**VORLIEGENDER TEXT:**
▼▼▼

Stimmt genau, Dante. Zählen ist da wohl nicht möglich. Was mir jetzt so als Lösung einfällt: Grad der Parallelisierung abschätzen und einen Wert festlegen.

Wäre aber schon cool, wenn man da irgendwie einsehen könnte. Vielleicht liegt die Lösung ja auch eine Schicht tiefer. Man müsste wissen wo diese Queue verwaltet wird.

Grüße

Stefan


----------



## Dante (26. Aug 2007)

die wird irgendwoe in der vm liegen.

Aber ich glaube der Füllstand ist garnicht so interessant, imho sollte er auch nicht als Skalierungs-Input sondern eher als Output verstanden werden.

Interessanter sind doch Messungen wie: Anzahl von Verbindungen pro Sekunde (Durchschnitt, maximum), Anzahl von bearbeiteten Verbindungen pro Sekunde (Durchschnitt, Maximum, intelligenter Durchschnitt von bearbeiteten Verbindungen unter großer Last)

▲▲▲

In einem Datensatz aufgeführte Einträge:
▼▼▼

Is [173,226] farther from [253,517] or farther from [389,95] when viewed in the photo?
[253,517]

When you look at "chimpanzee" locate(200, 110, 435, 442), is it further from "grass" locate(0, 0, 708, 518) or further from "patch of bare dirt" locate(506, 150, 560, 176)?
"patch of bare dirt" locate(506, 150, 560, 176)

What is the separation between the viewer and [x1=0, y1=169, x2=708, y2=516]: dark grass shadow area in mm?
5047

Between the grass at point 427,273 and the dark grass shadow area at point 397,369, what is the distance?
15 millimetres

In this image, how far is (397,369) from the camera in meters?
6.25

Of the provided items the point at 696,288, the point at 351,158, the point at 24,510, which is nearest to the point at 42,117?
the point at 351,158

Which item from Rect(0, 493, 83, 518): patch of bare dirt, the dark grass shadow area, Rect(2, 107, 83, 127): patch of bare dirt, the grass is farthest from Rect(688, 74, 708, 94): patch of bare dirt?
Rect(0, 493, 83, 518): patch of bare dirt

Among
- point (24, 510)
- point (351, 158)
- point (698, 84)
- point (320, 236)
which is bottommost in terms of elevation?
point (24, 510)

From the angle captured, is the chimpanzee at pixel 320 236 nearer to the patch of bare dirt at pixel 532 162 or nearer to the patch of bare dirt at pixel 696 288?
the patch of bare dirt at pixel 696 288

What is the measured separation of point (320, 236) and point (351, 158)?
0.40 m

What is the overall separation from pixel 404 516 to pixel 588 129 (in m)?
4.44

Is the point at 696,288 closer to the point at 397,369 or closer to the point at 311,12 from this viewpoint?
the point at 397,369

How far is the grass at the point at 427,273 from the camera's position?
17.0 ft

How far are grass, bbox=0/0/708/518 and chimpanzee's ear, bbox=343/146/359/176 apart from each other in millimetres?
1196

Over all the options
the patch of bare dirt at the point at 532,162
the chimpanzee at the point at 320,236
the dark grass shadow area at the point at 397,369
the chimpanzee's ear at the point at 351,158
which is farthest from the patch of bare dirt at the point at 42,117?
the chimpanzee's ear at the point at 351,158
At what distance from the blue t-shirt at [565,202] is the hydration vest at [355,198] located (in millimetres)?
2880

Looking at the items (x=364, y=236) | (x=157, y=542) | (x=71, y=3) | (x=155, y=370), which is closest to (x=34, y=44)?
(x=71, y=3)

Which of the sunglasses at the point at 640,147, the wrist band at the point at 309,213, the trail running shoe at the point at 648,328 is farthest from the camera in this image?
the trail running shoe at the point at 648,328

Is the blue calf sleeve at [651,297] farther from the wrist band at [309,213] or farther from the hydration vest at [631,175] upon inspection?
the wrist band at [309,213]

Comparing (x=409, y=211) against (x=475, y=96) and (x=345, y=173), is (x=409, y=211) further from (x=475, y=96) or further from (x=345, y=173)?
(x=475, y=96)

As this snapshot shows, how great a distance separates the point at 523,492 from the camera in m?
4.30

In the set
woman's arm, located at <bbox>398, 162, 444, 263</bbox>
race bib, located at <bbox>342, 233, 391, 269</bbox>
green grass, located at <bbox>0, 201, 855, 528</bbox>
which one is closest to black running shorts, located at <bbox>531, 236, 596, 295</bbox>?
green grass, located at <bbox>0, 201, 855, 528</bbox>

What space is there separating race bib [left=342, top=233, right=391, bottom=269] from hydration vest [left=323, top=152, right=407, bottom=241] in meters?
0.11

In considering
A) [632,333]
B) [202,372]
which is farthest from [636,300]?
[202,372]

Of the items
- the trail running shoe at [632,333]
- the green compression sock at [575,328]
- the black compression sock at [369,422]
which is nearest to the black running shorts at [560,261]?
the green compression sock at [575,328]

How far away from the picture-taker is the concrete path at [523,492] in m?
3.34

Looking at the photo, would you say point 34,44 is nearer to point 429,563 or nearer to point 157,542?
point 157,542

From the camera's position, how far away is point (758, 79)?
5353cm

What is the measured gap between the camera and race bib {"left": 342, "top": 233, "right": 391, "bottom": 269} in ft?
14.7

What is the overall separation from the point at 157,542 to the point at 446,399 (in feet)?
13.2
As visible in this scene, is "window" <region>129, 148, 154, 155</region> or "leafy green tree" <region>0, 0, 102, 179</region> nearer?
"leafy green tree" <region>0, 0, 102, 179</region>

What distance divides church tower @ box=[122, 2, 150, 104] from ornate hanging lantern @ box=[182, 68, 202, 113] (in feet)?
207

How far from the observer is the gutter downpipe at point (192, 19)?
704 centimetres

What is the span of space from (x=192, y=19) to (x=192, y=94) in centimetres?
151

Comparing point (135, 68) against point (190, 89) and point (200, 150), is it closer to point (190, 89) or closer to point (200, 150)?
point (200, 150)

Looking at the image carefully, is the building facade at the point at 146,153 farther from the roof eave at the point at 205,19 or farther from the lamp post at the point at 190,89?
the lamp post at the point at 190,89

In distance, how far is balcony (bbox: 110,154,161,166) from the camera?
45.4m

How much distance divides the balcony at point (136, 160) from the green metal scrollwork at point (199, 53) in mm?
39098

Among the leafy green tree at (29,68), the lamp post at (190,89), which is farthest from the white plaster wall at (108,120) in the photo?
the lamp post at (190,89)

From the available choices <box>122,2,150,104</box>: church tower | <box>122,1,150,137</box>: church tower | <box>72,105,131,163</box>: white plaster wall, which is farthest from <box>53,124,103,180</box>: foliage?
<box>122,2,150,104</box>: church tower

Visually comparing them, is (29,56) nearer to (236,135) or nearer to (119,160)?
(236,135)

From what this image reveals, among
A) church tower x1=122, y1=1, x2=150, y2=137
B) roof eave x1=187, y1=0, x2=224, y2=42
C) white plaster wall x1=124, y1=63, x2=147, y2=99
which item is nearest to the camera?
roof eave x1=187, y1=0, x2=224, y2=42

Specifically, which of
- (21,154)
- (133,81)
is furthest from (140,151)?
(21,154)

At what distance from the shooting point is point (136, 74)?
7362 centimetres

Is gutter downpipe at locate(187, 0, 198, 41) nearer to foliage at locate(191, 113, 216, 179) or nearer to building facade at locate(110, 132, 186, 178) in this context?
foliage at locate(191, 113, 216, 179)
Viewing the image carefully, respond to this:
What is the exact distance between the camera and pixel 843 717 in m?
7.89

▲▲▲

**AUFGABE 1:**
Gib aus dem Forenauszug den Abschnitt von „Aber ich glaube“ bis „unter großer Last)“ wortgetreu aus.
**AUFGABE 2:**
Zähle die Zeilen, in denen die Zeichenfolge „leafy“ vorkommt, und nenne nur die Zahl. Groß- und Kleinschreibung wird unterschieden.

**LÖSUNG 1:**
Aber ich glaube der Füllstand ist garnicht so interessant, imho sollte er auch nicht als Skalierungs-Input sondern eher als Output verstanden werden.

Interessanter sind doch Messungen wie: Anzahl von Verbindungen pro Sekunde (Durchschnitt, maximum), Anzahl von bearbeiteten Verbindungen pro Sekunde (Durchschnitt, Maximum, intelligenter Durchschnitt von bearbeiteten Verbindungen unter großer Last)

**LÖSUNG 2:**
3